1En 2010, la France compte 315.000 chercheurs ou ingénieurs de recherche, dont 136.500 dans le public. Le nombre de personnes employées dans la recherche est en hausse de 13 % depuis 2007. Les femmes en représentent 26 %, et sont plus présentes dans le public que dans les entreprises.

2Les 179.000 chercheurs en entreprise se concentrent sur quelques secteurs d’activité : l’informatique, l’industrie automobile, les activités spécialisées, scientifiques et techniques, et la construction aéronautique et spatiale.

3Dans les entreprises, 54 % des chercheurs viennent des écoles d’ingénieurs, alors que dans le public, plus de 80 % sont titulaires d’un doctorat.

4Parallèlement, il ressort qu’on parle très peu de l’innovation des entreprises de moins de 10 salariés. Les enquêtes Eurostat et celles du ministère de l’industrie n’interrogent qu’à partir de 10 salariés ; seuls OSEO (gérant le Concours national d’aide à la création d’entreprises de technologies innovantes), l’ISM et quelque peu l’APCE (à partir de l’enquête SINE de l’INSEE) traitent des créations d’entreprise et des TPE. Et selon OSEO, en 2010, les entreprises de moins de 3 ans représentent un cinquième des sociétés engagées dans un processus innovant.

Un financement principalement public

5Les articles recensés parlent beaucoup des financements publics et de leur impact, que ce soit dans une approche globale (financement d’État, ou des collectivités locales), ou selon les types d’appui apportés (pôle de compétitivité, Crédit Impôt Recherche, Jeunes Entreprises Innovantes, aides d’OSEO…)

6Le dernier rapport de la Cour des Comptes constate une participation faible (au regard des autres pays) du secteur privé dans le domaine de la R&D, alors que les financements publics évoluent plutôt favorablement. Le rapport conclut que la France a tendance à exporter sa R&D plus qu’elle ne l’utilise pour produire et exporter des biens et services. Les évaluations des actions financées par les pouvoirs publics sont plutôt positives quant à l’impact en termes d’emplois et de produits/services nouveaux, même si l’on observe des redondances. Le récent rapport sur les aides aux entreprises envisage des économies conséquentes sans proposer de réduire les aides à l’innovation.
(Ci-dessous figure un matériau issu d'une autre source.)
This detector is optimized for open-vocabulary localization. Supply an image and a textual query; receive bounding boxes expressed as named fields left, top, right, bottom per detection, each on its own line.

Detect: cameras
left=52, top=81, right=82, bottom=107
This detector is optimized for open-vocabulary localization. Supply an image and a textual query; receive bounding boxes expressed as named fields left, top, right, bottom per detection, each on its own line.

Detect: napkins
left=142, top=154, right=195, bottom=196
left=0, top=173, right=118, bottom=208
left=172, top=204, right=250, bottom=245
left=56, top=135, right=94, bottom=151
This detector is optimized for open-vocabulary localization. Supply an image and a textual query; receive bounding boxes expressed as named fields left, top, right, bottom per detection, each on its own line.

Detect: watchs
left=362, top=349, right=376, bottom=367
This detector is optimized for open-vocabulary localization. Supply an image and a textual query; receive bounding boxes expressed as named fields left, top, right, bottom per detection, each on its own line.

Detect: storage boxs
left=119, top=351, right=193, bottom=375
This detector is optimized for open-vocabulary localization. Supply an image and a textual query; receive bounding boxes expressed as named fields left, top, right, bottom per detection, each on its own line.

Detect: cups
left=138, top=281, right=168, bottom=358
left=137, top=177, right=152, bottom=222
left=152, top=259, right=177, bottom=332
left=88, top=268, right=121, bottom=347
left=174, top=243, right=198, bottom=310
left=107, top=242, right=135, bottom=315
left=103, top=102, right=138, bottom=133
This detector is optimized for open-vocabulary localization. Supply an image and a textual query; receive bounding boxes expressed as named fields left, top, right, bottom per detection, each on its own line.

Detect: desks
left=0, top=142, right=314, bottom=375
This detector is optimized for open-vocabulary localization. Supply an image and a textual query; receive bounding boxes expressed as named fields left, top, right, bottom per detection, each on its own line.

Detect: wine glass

Le profil des entreprises innovantes

7Un quart des articles s’interroge sur le profil des entreprises innovantes et sur leurs dirigeants. Ils mettent en lumière le lien entre l’innovation, les marchés et l’export. Que nous enseignent brièvement les plus récentes enquêtes ? La dernière enquête de l’Union européenne « Community Innovation Survey », datant de 2010, estime que la moitié des entreprises de plus de 10 salariés sont innovantes : 38 % en termes de produits/services nouveaux (dont 24 % de produits/services nouveaux sur le marché), 40 % en termes d’innovation procédés, mais 48 % en termes d’innovation marketing et 71 % en termes d’organisation ; 31 % seulement parlent d’innovation technologique. Tous les secteurs d’activité participent à l’innovation.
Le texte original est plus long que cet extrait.